Law enforcement officials from Pennsylvania, New York and New Jersey, rushed to the Poconos to help search on foot and by helicopter for the mystery shooter or shooters. The Blooming Grove barracks is in a wooded area, surrounded by state game lands, near Interstate 84. The Blooming Grove barracks covers most of Pike County, which runs along the Delaware River and borders New Jersey and New York.
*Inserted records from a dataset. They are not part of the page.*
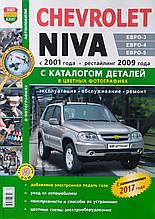 CHEVROLET NIVA з 2001 року, рестайлінг 2009 року Експлуатація / Обслуговування / Ремонт Каталог деталей 368 с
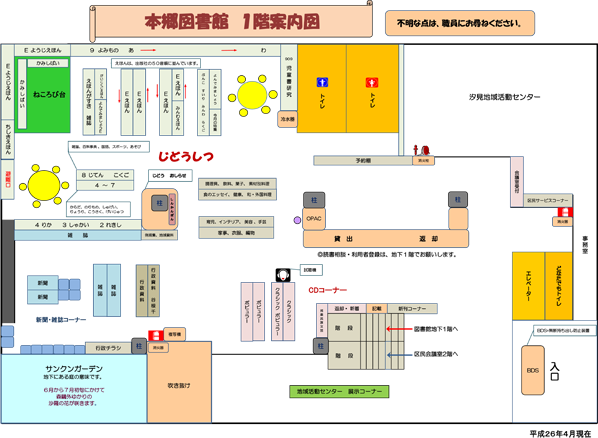 フロア図1階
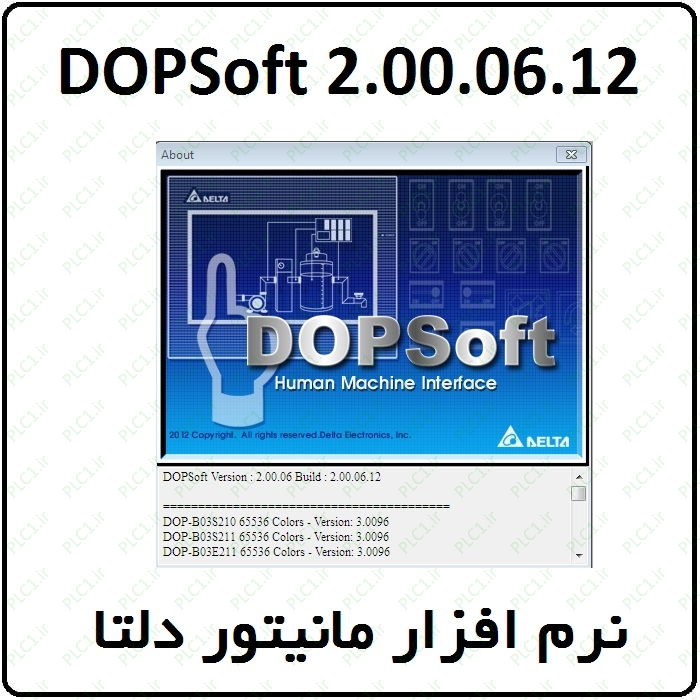 نرم افزار HMI دلتا DOPSoft V2.00.06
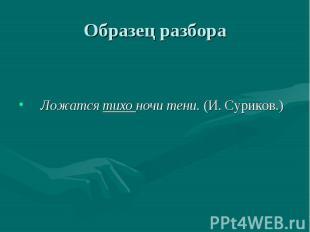 Ложатся тихо ночи тени. (И. Суриков.)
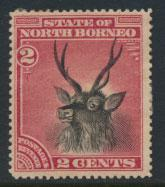 North Borneo SG 69 MH  perf 14½ x 15  see details & scans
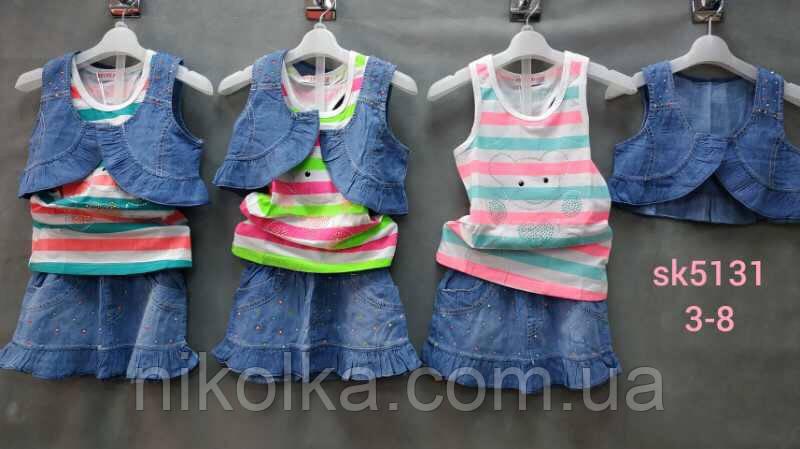 Набор-тройка для девочек оптом, Setty Koop, 3-8 лет., арт. SK-5131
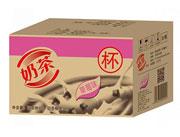 晨铭奶茶草莓味箱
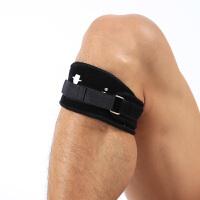 髌骨带运动护膝篮球护具登山羽毛球骑行跑步装备男女 2只装 均码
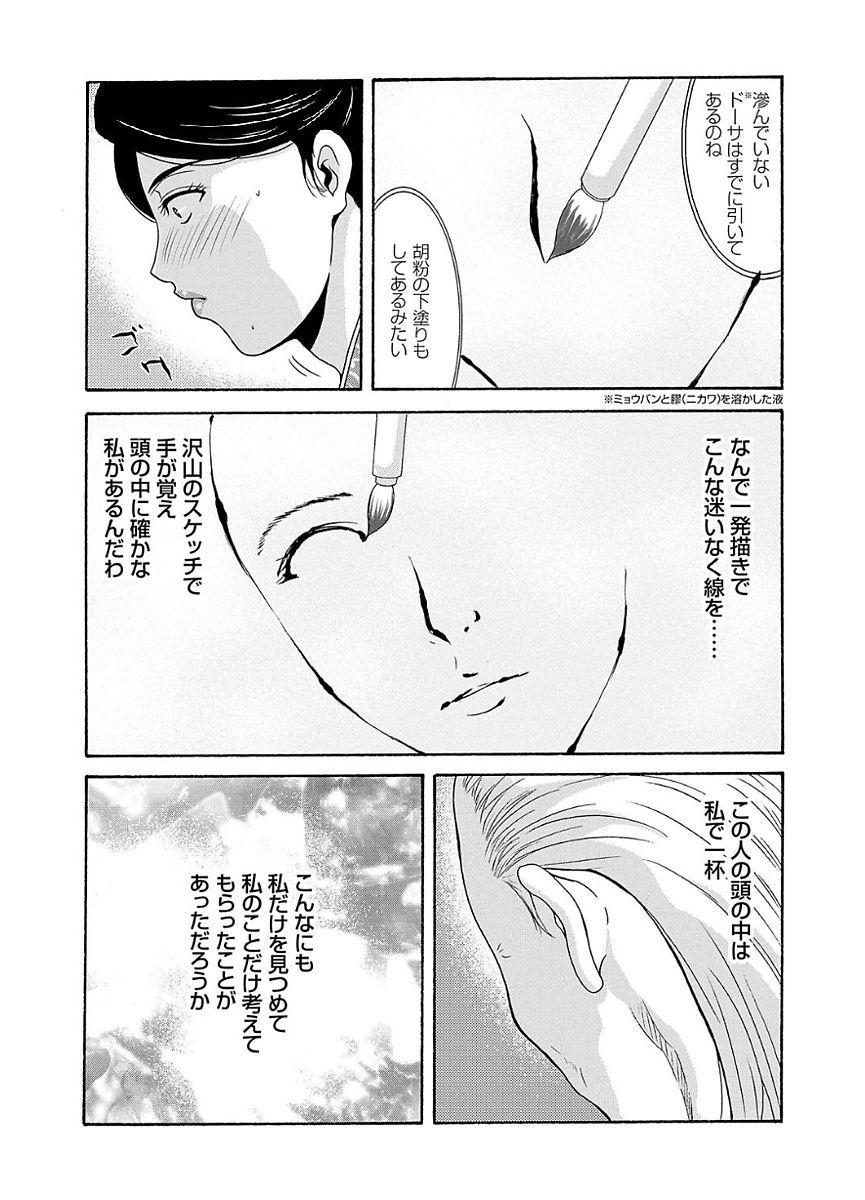 Ano Hi no Sensei 2 39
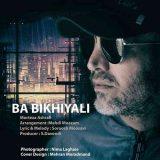 دانلود آهنگ جدید با بیخیالی از مرتضی اشرفی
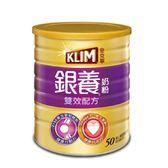 金克寧-銀養奶粉-雙效配方 750g 大樹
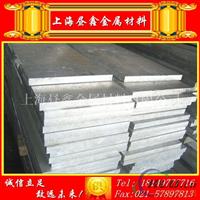5052h32铝镁合金板 可定尺切割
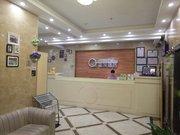 YIMI Hotel
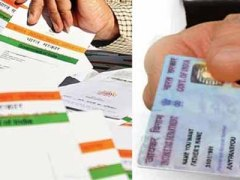 aadhar-card-mandatory-for-pan-card-and-income-tax-return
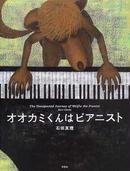 オンライン書店ビーケーワン:オオカミくんはピアニスト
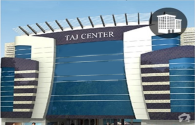 Taj Center Sialkot Location Map - Payment Plan - Shops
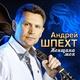 Андрей Шпехт - Снова январь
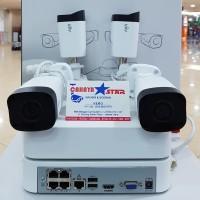 PAKET CCTV NVR KIT UNIVIEW 4CAMERA 2MP 1080P FULL HD GARANSI 1TAHUN
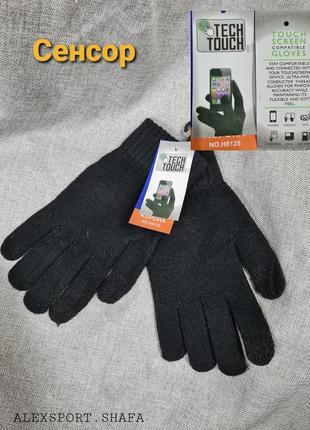 Перчатки сенсорные чёрные полушерсть унисекс перчатки для смартфона и гаджетов осень зима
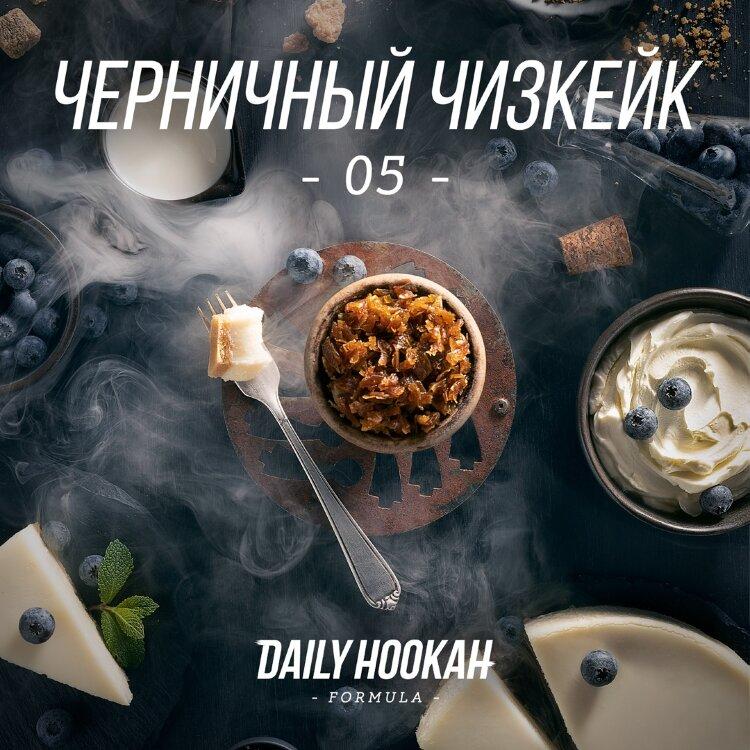 Daily Hookah 05.Черничный Чизкейк 60gr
The Pocono Mountains is a geographical, geological, and cultural region located in northeastern Pennsylvania. The name Poconos comes from the Minsi or Munsee Indian word Pokawachne (pronounced Poke Ah Waak-nay), which means "Creek Between Two Hills."

[Update:
Eric Matthew Frein (born May 3, 1983) is an American domestic terrorist and murderer, convicted and sentenced to death for the 2014 Pennsylvania State Police barracks attack in which he shot and killed one State Trooper, and seriously injured another. A letter to his parents made it clear that he hoped to spark a revolution by his actions. After being identified as a suspect three days after the shooting, Frein was the target of an extensive manhunt before being captured on the night of October 30, 2014, at an abandoned airport 48 days after the attack. He was convicted of the ambush in 2017 and sentenced to death.]

The media reported:
This is the third death of a state trooper in the Poconos area in the last 35 years.
Pennsylvania State Trooper Joshua Miller was shot and killed June 7, 2009, by a father who had kidnapped his nine-year-old son. After taking the boy from his home in Nazareth, the father led police on a chase through Northampton and Monroe counties before he was cornered on Route 611 in Tobyhanna.
An eleven-year veteran of the New Jersey State Police, Trooper Philip Lamonaco was shot and killed Dec. 21, 1981, by members of a radical environmental group, known as the United Freedom Front, during a traffic stop on Interstate 80 in Knowlton Township.